Loved one remembered, appreciated for influence

Michelle Mathis and Michelle Mathis

The other morning, I groggily pulled myself out of bed [as I always do— not much of a morning person] and slapped my phone so the loud, blaring alarm would shut up.

I hesitantly secured my footing on my desk from my lofted bed and stepped on a piece of paper, which in turn got stuck to my foot.

Irritated, I pulled it off, then immediately felt a wave of grief. My grandfather’s funeral program had fallen off my corkboard near my desk, an item that is in my line of vision whenever I study there.

Usually when I see my grandfather’s face, I remember the beautiful moments I spent with my family this summer as we pulled even closer in the small city of Price, Utah to celebrate the life of our dear grandfather.

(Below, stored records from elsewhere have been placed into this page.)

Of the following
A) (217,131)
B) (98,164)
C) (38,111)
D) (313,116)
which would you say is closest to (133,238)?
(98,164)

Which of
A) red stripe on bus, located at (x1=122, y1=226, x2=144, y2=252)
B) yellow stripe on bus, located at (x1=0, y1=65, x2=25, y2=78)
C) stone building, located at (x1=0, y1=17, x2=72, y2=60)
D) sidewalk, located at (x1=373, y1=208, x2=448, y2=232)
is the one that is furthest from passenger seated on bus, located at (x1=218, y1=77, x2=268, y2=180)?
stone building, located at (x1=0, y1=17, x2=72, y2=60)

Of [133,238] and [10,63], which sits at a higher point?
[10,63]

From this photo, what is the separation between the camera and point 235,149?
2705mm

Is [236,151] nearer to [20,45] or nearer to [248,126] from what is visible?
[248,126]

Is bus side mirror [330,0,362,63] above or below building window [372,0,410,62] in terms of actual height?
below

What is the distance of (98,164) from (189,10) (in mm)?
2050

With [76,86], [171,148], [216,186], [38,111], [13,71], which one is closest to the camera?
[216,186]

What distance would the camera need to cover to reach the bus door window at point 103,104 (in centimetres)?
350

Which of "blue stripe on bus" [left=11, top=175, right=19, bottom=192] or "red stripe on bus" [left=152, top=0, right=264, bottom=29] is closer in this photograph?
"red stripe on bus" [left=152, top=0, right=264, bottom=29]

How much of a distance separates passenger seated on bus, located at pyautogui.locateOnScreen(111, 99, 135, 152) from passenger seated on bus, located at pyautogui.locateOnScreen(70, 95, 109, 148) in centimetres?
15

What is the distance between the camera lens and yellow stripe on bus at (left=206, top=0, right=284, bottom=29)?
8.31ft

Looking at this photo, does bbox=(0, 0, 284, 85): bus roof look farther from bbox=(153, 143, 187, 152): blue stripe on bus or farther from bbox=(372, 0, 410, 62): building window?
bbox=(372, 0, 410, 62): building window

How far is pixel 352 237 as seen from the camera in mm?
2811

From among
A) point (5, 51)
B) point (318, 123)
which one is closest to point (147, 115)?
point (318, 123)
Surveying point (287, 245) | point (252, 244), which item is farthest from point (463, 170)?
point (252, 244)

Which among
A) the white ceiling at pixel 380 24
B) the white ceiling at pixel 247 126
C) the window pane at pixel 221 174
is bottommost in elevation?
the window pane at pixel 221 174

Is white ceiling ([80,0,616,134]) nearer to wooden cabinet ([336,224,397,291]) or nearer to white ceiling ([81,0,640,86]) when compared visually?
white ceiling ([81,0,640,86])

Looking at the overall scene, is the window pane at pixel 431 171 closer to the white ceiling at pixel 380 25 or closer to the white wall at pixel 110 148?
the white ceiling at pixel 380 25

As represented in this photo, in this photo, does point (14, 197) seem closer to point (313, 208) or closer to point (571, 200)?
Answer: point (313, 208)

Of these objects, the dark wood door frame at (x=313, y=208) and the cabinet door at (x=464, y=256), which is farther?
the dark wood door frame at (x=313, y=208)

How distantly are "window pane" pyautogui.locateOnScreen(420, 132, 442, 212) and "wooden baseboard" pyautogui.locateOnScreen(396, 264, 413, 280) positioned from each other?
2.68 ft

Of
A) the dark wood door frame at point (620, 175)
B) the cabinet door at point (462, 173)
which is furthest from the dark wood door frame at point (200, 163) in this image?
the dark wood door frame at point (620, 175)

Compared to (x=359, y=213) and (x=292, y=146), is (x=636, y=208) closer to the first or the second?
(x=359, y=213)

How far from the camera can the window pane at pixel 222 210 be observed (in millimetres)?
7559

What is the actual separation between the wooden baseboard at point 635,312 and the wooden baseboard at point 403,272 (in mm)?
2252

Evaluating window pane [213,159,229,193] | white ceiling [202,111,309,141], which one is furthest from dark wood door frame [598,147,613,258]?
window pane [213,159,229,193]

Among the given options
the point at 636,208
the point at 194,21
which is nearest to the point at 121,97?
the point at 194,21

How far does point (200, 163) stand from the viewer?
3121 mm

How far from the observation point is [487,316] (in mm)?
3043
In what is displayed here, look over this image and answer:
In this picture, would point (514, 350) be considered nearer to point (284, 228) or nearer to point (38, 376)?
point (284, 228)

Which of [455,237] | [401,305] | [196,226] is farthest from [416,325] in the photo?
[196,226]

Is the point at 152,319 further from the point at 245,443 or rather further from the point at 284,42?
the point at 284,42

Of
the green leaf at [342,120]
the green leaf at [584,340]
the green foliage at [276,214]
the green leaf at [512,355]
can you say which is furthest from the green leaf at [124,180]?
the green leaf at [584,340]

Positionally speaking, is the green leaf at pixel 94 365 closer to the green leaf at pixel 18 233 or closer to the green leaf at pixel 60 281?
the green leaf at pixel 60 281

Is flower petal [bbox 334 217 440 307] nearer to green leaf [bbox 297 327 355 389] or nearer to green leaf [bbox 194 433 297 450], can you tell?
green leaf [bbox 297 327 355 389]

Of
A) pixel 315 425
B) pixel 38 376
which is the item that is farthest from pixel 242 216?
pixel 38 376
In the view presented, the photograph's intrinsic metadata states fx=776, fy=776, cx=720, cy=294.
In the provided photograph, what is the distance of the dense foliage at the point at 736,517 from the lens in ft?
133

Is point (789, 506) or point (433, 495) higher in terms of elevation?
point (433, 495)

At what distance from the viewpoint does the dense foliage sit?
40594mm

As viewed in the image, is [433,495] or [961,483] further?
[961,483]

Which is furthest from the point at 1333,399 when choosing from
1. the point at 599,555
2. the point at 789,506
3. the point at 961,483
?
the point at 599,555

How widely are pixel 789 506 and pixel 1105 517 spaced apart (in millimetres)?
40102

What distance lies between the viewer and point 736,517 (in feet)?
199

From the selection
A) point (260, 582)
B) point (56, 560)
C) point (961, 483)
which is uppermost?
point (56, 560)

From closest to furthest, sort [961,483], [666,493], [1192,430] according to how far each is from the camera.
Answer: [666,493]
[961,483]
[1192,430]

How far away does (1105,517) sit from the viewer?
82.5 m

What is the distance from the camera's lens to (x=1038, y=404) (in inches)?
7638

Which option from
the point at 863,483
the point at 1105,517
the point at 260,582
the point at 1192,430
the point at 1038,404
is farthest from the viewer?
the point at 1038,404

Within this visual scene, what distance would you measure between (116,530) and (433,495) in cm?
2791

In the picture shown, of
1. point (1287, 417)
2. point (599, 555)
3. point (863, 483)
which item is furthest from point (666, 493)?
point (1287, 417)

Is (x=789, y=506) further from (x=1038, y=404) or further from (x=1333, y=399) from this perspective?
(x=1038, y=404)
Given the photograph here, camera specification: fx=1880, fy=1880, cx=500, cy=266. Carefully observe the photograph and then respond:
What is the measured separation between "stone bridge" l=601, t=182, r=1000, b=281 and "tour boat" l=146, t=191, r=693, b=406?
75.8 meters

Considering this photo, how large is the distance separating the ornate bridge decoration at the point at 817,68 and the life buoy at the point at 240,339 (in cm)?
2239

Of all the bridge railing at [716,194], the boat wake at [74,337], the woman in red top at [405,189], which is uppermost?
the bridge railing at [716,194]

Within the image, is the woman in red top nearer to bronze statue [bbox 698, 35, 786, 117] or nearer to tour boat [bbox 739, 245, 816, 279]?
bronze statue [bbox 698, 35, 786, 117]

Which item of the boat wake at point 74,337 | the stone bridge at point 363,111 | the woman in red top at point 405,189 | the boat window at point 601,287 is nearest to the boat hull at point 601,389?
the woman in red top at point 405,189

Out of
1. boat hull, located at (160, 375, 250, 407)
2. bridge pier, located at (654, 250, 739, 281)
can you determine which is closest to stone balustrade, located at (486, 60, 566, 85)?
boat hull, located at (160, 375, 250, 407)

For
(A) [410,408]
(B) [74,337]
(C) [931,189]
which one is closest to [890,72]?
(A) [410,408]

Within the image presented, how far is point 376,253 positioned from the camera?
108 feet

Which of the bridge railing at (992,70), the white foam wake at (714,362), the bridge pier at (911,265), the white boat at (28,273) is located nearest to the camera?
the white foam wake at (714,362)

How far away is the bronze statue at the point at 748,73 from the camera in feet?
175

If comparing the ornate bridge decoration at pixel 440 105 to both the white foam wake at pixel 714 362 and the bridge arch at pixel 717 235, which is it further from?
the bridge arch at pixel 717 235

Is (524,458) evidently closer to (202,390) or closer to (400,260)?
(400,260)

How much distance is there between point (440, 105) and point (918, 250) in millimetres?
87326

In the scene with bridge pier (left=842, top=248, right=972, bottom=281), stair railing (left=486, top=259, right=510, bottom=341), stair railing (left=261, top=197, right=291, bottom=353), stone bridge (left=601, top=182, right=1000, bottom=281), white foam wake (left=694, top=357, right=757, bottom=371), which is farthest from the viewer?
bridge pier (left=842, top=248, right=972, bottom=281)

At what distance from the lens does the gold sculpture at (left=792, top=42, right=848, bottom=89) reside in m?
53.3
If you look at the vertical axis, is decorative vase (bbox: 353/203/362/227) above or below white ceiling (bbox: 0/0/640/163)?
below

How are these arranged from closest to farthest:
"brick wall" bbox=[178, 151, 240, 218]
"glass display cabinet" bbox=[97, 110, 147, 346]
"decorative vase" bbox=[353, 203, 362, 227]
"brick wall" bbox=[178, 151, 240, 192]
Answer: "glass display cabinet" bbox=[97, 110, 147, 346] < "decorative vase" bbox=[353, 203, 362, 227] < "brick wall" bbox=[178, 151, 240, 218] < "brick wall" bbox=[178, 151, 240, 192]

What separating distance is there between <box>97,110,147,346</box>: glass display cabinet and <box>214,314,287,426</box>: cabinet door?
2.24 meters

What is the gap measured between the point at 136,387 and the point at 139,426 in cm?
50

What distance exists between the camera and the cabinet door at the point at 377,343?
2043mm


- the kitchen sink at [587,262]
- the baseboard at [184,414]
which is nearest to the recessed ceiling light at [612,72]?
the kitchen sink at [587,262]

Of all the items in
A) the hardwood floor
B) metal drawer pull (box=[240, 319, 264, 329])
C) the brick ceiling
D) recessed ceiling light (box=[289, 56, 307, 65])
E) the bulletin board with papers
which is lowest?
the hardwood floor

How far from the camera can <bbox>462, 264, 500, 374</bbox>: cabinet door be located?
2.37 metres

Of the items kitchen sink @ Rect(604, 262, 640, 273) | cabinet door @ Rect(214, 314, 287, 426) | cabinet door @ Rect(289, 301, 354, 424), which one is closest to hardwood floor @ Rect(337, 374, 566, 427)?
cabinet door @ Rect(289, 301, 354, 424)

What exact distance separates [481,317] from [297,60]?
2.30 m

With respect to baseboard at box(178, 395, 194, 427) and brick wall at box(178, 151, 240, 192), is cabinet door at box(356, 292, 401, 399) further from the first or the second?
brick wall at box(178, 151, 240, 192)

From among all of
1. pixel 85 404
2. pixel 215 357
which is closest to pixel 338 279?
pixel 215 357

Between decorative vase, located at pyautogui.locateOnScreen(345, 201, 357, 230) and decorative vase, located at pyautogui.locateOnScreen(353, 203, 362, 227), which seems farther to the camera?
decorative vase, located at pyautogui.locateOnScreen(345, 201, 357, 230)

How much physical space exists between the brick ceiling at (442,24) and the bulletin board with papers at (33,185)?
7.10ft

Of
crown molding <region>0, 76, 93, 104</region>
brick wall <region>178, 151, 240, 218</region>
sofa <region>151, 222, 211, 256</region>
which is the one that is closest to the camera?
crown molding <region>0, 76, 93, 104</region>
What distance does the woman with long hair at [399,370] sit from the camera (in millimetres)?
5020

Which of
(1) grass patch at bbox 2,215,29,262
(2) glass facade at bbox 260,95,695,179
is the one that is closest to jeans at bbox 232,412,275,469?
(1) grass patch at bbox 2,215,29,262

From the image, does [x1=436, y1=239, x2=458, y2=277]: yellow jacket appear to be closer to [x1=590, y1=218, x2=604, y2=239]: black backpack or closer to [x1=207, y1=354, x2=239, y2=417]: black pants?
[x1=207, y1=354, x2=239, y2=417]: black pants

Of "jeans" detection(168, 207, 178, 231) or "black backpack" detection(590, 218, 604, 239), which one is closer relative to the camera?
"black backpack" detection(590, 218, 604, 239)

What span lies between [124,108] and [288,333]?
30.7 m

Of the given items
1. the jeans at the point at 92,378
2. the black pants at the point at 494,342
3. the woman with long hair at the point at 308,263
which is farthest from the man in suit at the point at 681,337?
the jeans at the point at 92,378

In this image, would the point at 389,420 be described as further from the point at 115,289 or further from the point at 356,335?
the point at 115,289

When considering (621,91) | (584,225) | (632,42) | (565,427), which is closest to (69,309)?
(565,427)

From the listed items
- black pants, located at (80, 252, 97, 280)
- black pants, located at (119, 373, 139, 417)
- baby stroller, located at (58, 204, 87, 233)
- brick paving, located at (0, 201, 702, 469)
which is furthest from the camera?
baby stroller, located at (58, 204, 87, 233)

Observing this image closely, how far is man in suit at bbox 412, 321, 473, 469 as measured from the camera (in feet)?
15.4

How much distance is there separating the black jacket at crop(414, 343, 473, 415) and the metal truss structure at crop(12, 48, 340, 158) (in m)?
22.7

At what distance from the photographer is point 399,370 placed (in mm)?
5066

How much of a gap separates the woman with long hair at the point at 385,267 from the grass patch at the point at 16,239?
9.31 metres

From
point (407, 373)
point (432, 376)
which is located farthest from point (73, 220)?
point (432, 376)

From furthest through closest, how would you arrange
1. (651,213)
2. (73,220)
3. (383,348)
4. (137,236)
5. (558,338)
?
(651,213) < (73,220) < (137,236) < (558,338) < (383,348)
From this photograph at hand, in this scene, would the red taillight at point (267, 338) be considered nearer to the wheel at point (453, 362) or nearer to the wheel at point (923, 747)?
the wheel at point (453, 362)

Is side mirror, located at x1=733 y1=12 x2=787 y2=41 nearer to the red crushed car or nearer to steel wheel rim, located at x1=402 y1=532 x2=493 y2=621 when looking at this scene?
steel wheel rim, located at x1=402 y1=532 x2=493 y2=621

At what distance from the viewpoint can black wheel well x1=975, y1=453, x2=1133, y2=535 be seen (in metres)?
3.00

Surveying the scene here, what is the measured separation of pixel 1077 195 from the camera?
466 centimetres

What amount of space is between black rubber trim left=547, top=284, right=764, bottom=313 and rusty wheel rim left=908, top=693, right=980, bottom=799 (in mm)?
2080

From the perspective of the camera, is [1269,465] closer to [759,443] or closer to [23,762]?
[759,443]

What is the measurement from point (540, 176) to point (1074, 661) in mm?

This time, however, I felt a sense of guilt and almost overwhelming gratitude, as if I had an unwavering debt that hadn’t been repaid.

Earlier this week in my Intro to Ethics course, we discussed “moral exemplars” and how we base our morality on the life of someone we admire and look up to.

When we split into discussion in recitation, I was eager to say that my moral exemplar was my grandfather.

My grandfather was an extraordinary man, with an emphasis on the extra. He worked tirelessly his whole life so that all his money would be given away to his children and his children’s children.

I didn’t quite understand it when he was living, but my grandfather had set up college funds for his grandchildren when we were little, so that if we needed to, we would be set to further our education.

Upon nearing the days of his funeral, multiple people came forward and said that my grandfather had given them second chances at life, for he was a juvenile delinquent judge and often gave his cases the option of entering the military instead of going to jail.

Others came forward and confessed that my grandfather paid for their missions, as he was a dedicated member of the Church of Jesus Christ of Latter Day Saints, who felt that spreading God’s word and love was one of the most important things in life, following family.

He was and is the most selfless man I have ever met.

How grateful I am to be in a position of agency where I have the means of attending school, almost financially independent because of one man.

How lucky I am to have a family stronger than steel because one man deemed it important enough to know that even if distance separates our family, it is imperative to love one another fiercely and often.

There is a quote printed on his program by George Eliot that reads, “What do we live for if it is not to make life less difficult for others?”

It seems like the perfect quote to describe a seemingly perfect man.

I know I have been quiet about your passing, Grandpa, but this is my dedication to you.

Thank you for everything good. I love you. Rest in peace.